情報の活用 =
**A.** NK細胞と病院についての文章から、次の問いに答えてください。
(i) NK細胞を活性化するのによいと言われているものは何ですか。
(ii) 大病院でざらだとされている待ち時間と診察時間はそれぞれどれくらいですか。
(iii) 妻が最初に入った病院の名前は何ですか。
**B.** NK細胞と病院についての文章を、最後の文の後から書き継いでください。

::: 文書の抜粋 :::

ナチュラルキラー細胞(NK細胞)の活性化が癌に効果があると言われるのはよく知られている通りです。
そしてNK細胞を活性化するのに笑いがいいと言われています。
つまりニコニコして過ごせば癌も治るというわけです。

 落語で癌が治ったとか、落語を癌治療に応用しているところもあるそうです。
将来にくよくよせずに楽観的に楽しく生きることがNK細胞を活性化させ、病気も治すというわけです。
それなのに医師の診断を受ける度に精神的に暗くなるというのですから尋常ではありません。
 私は妻の意見に同意し、病院を替えることにしました。

2007/02/08

傲慢な医師の態度

 どうも大病院というところは患者のことは端から念頭にないようです。
待ち時間3時間、診察10分というのはざらです。一体何のための診察かと思ってしまいます。
 患者数が多いのでできるだけ多くの患者を診ようとすると、どうしても1人の患者に時間をかけられない。その狭間で悩んでいるという医師の話を耳にしたこと もありますが、そんな良心的な医師はまだ少数派のように思えます。むしろ傲慢な態度を取る医師の方が多いのではないでしょうか。

 実は妻が最初の病院、福岡大学病院を一時退院し(改善の兆候が見られないので、これ以上病院にいても仕方がないので退院しなさいと「追い出された」)、通院治療に替えた時のことです。

::: 提供データ :::

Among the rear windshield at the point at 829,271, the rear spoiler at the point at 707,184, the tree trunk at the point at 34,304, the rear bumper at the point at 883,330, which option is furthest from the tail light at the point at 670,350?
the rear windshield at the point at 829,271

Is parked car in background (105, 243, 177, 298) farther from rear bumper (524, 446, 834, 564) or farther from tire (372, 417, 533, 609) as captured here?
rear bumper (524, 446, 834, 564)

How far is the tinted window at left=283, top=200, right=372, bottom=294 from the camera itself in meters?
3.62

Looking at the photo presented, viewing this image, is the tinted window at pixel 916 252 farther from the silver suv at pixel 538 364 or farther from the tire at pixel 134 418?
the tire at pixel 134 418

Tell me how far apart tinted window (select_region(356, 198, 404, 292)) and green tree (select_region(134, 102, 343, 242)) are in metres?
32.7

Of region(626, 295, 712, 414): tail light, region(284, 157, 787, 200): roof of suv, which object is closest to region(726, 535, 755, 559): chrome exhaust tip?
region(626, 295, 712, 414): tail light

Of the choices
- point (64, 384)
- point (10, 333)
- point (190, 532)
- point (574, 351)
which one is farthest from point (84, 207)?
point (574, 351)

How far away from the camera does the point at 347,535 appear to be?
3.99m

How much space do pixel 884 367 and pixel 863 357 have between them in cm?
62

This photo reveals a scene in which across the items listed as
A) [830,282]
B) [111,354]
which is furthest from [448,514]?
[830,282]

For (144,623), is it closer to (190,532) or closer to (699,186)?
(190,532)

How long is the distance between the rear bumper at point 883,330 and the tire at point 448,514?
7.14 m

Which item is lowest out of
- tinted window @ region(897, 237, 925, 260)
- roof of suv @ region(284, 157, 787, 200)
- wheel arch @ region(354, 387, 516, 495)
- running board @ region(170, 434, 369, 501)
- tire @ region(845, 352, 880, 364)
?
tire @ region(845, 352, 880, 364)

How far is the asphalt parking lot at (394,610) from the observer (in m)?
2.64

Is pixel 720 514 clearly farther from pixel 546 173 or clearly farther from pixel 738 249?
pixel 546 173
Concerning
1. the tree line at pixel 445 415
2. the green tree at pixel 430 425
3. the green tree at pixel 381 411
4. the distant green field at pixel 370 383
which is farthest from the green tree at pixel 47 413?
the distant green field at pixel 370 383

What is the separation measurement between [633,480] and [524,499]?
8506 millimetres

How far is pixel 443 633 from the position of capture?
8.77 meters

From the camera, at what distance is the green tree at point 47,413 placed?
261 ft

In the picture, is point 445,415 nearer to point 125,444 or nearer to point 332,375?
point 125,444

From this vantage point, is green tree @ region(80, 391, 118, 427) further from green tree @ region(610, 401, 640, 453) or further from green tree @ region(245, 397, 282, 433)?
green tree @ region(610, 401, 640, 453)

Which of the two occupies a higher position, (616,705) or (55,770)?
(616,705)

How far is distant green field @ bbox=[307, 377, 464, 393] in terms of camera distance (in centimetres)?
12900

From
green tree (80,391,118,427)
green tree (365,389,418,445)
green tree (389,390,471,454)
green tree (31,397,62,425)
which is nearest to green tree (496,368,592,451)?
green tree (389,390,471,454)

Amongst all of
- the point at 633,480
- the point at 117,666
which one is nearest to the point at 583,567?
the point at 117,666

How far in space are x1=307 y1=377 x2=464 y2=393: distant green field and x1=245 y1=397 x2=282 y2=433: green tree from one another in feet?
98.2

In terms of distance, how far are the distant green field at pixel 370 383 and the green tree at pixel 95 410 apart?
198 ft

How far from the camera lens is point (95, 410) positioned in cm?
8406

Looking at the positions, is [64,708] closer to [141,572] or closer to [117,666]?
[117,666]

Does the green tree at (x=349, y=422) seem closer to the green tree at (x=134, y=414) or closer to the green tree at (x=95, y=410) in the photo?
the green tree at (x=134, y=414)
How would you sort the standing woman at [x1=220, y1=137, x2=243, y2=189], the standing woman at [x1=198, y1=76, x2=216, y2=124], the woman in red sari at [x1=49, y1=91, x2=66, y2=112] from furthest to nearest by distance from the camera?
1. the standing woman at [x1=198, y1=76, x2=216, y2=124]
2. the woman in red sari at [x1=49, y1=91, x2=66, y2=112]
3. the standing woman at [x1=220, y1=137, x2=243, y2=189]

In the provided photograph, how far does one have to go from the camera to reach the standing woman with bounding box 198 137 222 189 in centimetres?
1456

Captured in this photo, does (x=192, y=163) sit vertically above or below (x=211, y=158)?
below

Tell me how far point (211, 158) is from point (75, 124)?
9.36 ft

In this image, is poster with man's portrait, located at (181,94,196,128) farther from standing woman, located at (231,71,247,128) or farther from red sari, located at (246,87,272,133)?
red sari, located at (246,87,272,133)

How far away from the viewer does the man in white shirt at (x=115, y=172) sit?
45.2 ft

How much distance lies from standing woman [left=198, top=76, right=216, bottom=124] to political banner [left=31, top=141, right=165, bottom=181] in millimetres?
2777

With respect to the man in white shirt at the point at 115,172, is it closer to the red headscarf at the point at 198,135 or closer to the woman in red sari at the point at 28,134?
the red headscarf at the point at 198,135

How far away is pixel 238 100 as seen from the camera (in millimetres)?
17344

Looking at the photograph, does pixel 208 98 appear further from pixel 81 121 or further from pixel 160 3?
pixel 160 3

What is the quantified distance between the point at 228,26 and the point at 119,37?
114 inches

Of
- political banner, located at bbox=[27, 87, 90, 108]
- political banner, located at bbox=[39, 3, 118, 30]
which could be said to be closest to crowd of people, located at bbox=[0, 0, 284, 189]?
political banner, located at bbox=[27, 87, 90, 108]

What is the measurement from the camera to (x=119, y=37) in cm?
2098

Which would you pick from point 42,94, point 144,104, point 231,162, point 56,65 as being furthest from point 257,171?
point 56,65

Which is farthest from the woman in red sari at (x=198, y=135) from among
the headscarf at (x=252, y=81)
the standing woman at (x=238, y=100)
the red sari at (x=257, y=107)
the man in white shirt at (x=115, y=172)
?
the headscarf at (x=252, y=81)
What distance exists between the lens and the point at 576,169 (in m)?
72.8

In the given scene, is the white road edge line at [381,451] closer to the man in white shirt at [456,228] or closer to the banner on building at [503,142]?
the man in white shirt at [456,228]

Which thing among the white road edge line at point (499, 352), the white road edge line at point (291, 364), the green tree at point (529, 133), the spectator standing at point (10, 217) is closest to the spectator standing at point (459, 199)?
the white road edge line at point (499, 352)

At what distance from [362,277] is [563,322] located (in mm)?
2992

:::

番号付き解答 =
**A.**
(i) 笑い
(ii) 待ち時間3時間、診察10分
(iii) 福岡大学病院

**B.**
もらいに行く薬のサイクルがなぜか異なるため、毎週病院に行かなければなりません。
朝9時に行って診察の順番が来るのが12時、どうかすると1時になります。
1人で行かせるわけにはいかないので付いていくのですが、妻も遠慮して送ってくれれば後は帰っていいからと言います。
でも、帰宅後は診療疲れ(待ち疲れ)で夕方まで寝ていたと聞けば、やはりできるだけ付いていこうと思うのですが、仕事の関係でそうもいかないこともあります。

 そのうち妻が「この薬も同じサイクルで出してもらえば一度で済むんだけどね」と言いました。
見ると別々にもらいに行っている薬は出される分量が2週間分なのです。
それなのに出すサイクルが違うから毎週もらいに行かなければならないわけです。
もし、出すサイクルを合わせてもらえば毎週ではなく2週間に一度通院すれば済みます。
たったそれだけのことで患者の負担は大きく軽減されるのです。
それで、そのことを担当医師に相談してみようということになりました。

 ところが通院日に妻の体調が悪くなったので、私だけが薬をもらいに行くことになりました。
ついでに薬を出すサイクルを合わせてもらうように頼むことにしました。
担当医師は通院に変わっても入院中の担当医師と同じです。

 そして、薬を出すサイクルを合わせるか、もしそれが無理ならせめて自宅の調剤薬局でサイクルがずれているもう一方の薬をもらえるようにできないかと頼んだのです。
 すると、突然医師が怒り出しました。
「薬だけを出しているのではない。患者の容態も聞いて診察をしているのだ。それを本人が来ずになんだ」
 と怒り出したのです。
たしかにそうでしょう。
だが、今日は妻が動けないから代わりに薬だけでももらいに来たわけで、そのことは最初に医師に伝えています。
しかも毎週来るのが負担だからなんとかならないかと頼んでいるわけです。

 どう考えても失礼な言い方をしたとは思えません。
にもかかわらず、沖縄地方出身のような名前のM医師は突然怒り出したのです。
これには逆にこちらがあっけにとられました。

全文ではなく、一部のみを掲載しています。